======== Extrait du document ========

On les compare et on leur prête une entente privilégiée. Pourtant, le nouveau Premier ministre britannique n’a rien d’un  » Trump britannique « , même si beaucoup le surnomment de cette manière.

Le président américain Donald Trump s’est empressé de féliciter, chaleureusement, Boris Johnson à son arrivée à la tête du Parti conservateur, et donc du gouvernement britannique. Si certains pensent que « BoJo » est le seul à pouvoir sortir le Royaume-Uni de l’impasse du Brexit, Trump en est également convaincu. D’aucuns prédisent déjà une relation privilégiée entre les deux hommes, favorisant la coopération et la bonne entente entre les pays. Et vont jusqu’à surnommer Boris Johnson le « Trump britannique ». Une comparaison qui semble être au goût du président américain : « On l’appelle ‘Britain Trump’ et les gens disent que c’est une bonne chose. Ils m’aiment bien là-bas. C’est ce qu’ils voulaient. C’est ce dont ils ont besoin », a-t-il tweeté.

Il est vrai qu’on peut voir une certaine ressemblance entre les deux leaders : une certaine fantaisie capillaire, un goût prononcé pour la politique-spectacle, un parcours scolaire et professionnel trois étoiles… Mais cela s’arrête presque là.

Expérience et rhétorique

Les deux hommes ne peuvent effectivement pas être comparés en tout point. La plus grande différence est l’expérience et l’allégeance politiques. En tant que magnat de l’immobilier, Donald Trump a alterné son soutien financier à plusieurs partis. Boris Johnson, après sa carrière de journaliste, est devenu un soutien de longue date du Parti conservateur. Il a également plus d’expérience politique que son homologue américain, vu qu’il ne s’agit pas de son premier mandat politique.

Boris Johnson est un adepte des déclarations polémiques, tout comme Trump. Mais la rhétorique, notamment vis-à-vis de l’immigration, n’est pas tout à fait la même. « Bien que Johnson ait parlé du contrôle de l’immigration, il est en faveur de l’immigration, comme on pourrait s’y attendre de la part de l’ancien maire de Londres, libéral et cosmopolite », explique CNN. Les positions de Boris Johnson sont généralement moins clivantes que celles de Donald Trump. Il a d’ailleurs défendu le principe de l’immigration, qui dynamise selon lui certaines régions d’Angleterre, notamment sa capitale. On est loin des discours de Trump sur la frontière USA-Mexique ou, plus récemment, sur ses déclarations à l’intention de quatre élues démocrates issues de minorités leur sommant de « retourner d’où elles viennent ».

========

## [À faire]
(a) Dans l'article sur Boris Johnson et Donald Trump, relevez les ressemblances entre les deux dirigeants que mentionne le paragraphe commençant par « Il est vrai qu'on peut voir ».
(b) Recopiez le passage de l'article sur Boris Johnson et Donald Trump depuis « Il est vrai » jusqu'à « s’arrête presque là. » inclus.

======== Données présentées ========

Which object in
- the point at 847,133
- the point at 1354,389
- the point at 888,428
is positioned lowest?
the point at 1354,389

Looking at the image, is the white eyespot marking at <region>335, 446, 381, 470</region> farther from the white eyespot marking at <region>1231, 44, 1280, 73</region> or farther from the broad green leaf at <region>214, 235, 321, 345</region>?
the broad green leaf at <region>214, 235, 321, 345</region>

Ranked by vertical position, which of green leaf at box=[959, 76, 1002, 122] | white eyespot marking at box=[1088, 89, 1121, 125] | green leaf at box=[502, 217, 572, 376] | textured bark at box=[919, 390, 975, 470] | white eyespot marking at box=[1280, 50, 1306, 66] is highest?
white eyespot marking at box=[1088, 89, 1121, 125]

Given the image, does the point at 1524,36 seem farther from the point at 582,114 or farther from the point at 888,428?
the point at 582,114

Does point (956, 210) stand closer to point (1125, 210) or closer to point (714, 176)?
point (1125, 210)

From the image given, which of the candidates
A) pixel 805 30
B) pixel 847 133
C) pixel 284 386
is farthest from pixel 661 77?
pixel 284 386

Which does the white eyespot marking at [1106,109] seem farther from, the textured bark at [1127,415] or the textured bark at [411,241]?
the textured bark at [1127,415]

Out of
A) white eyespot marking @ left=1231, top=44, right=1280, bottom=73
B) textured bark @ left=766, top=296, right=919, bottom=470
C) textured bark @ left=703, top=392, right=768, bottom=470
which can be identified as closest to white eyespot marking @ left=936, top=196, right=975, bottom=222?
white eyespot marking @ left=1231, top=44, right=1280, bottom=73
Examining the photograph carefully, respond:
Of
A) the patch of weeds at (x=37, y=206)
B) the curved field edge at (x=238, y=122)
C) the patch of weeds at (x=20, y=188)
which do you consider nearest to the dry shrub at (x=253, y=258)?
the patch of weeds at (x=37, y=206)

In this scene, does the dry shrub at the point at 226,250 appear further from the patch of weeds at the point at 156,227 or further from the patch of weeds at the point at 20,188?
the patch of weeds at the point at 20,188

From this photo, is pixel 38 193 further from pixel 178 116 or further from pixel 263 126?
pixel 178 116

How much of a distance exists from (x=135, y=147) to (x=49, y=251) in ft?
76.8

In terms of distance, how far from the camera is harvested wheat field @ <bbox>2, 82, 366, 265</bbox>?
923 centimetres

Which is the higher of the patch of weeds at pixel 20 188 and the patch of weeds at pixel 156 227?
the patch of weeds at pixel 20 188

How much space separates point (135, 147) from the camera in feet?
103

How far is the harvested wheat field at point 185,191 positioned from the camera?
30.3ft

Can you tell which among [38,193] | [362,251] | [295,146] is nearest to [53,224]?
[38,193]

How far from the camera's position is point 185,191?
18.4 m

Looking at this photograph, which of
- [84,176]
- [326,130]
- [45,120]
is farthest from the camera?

========

## [Résultats obtenus]
(a)
- une certaine fantaisie capillaire
- un goût prononcé pour la politique-spectacle
- un parcours scolaire et professionnel trois étoiles

(b)
Il est vrai qu’on peut voir une certaine ressemblance entre les deux leaders : une certaine fantaisie capillaire, un goût prononcé pour la politique-spectacle, un parcours scolaire et professionnel trois étoiles… Mais cela s’arrête presque là.